In your online bio you mention that you want to improve healthcare. How would you ensure that every Minnesotan has access to quality and affordable health care?

I think we need what I call Medicare for all. Medicare is something that makes sure that everyone 65 and older has healthcare and it’s been a huge success and it’s our lowest cost form of health care that is available.
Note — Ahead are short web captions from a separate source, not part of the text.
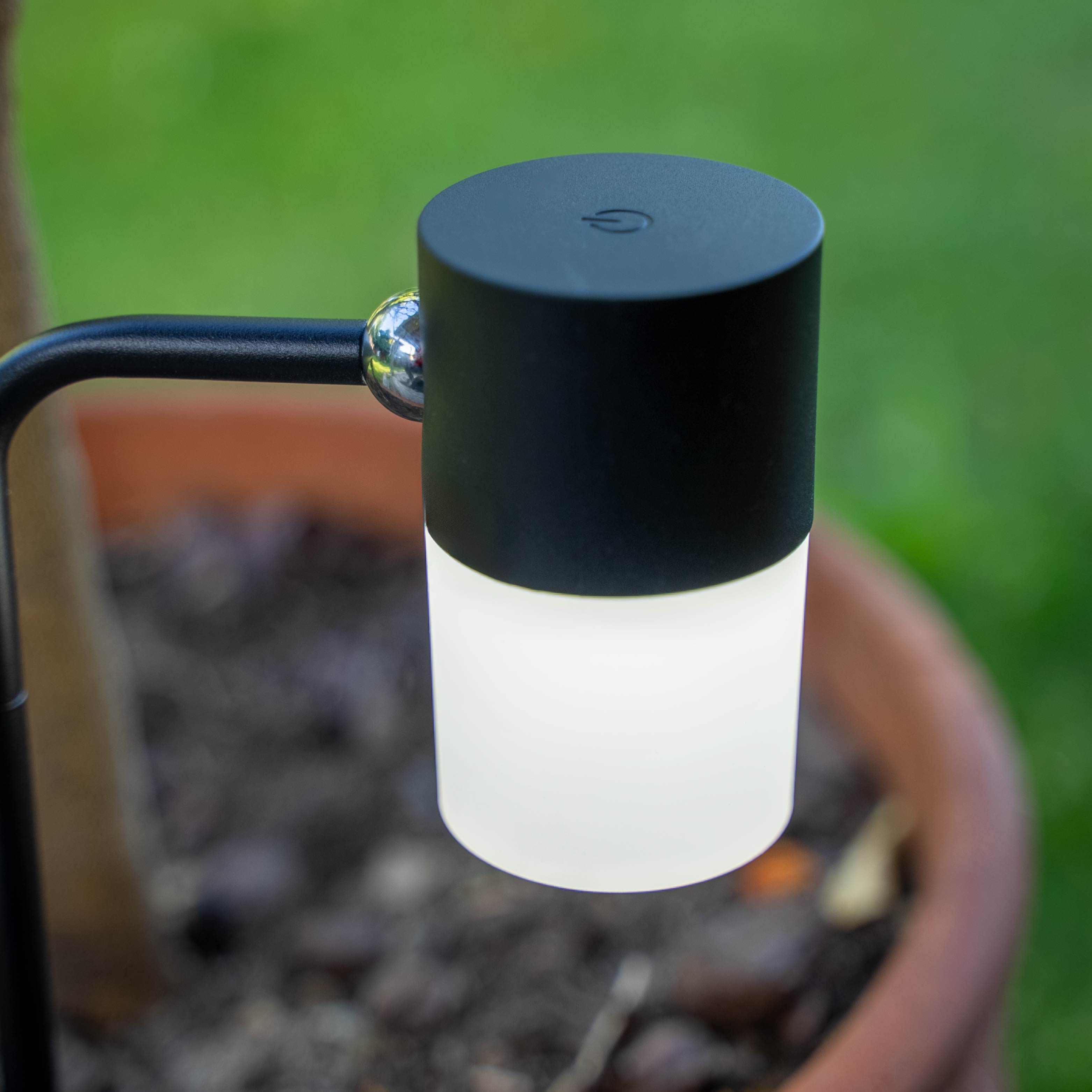 Lampada magnetica SPOTY SOFT GLOW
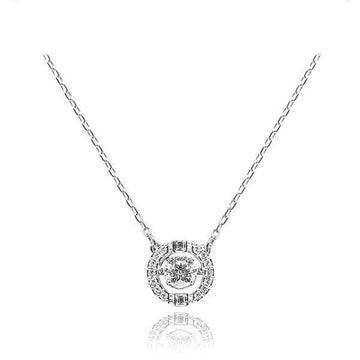 Swarovski Necklace 157338784 [P]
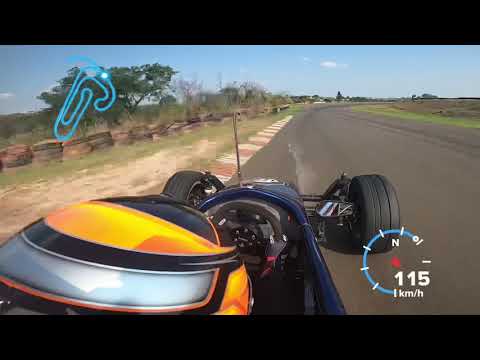 Curso de Fvee no ECPA Brasil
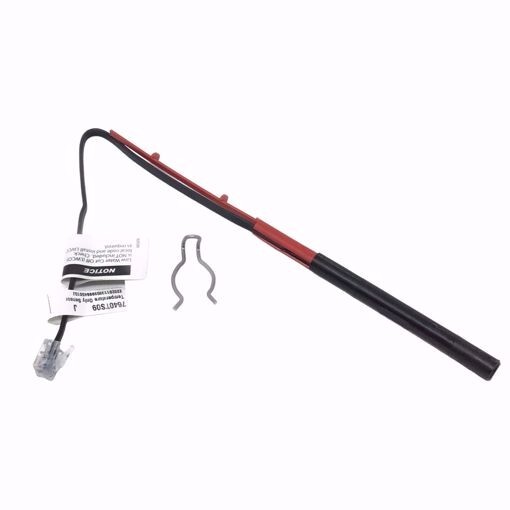 BECKETT 7600P09U 7600P TEMPERATURE/LWCO SENSOR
So I think we should work with President Obama, who is working on this concept as well, and help the Medicare up so that businesses and other people can come and take advantage of the low cost, as well as really good coverage, because it’s not just partial coverage it’s full coverage.

What will you do to support higher education in Minnesota, especially during this time of economic hardship?

Well, I was in the State House for 12 years and I represented Macalester and one of the key things that makes Minnesota unique is the state resident grant program. It’s a great program because it’s not just a loan, it’s a grant and it’s available to make it possible for our students to go to Macalester or the U [University of Minnesota], but it makes our state colleges much more affordable. The governor and others are recommending cuts in that and I think this is the wrong time to be hurting financial aid. This is when we need to be very supportive and to make sure we keep open those financial aid possibilities.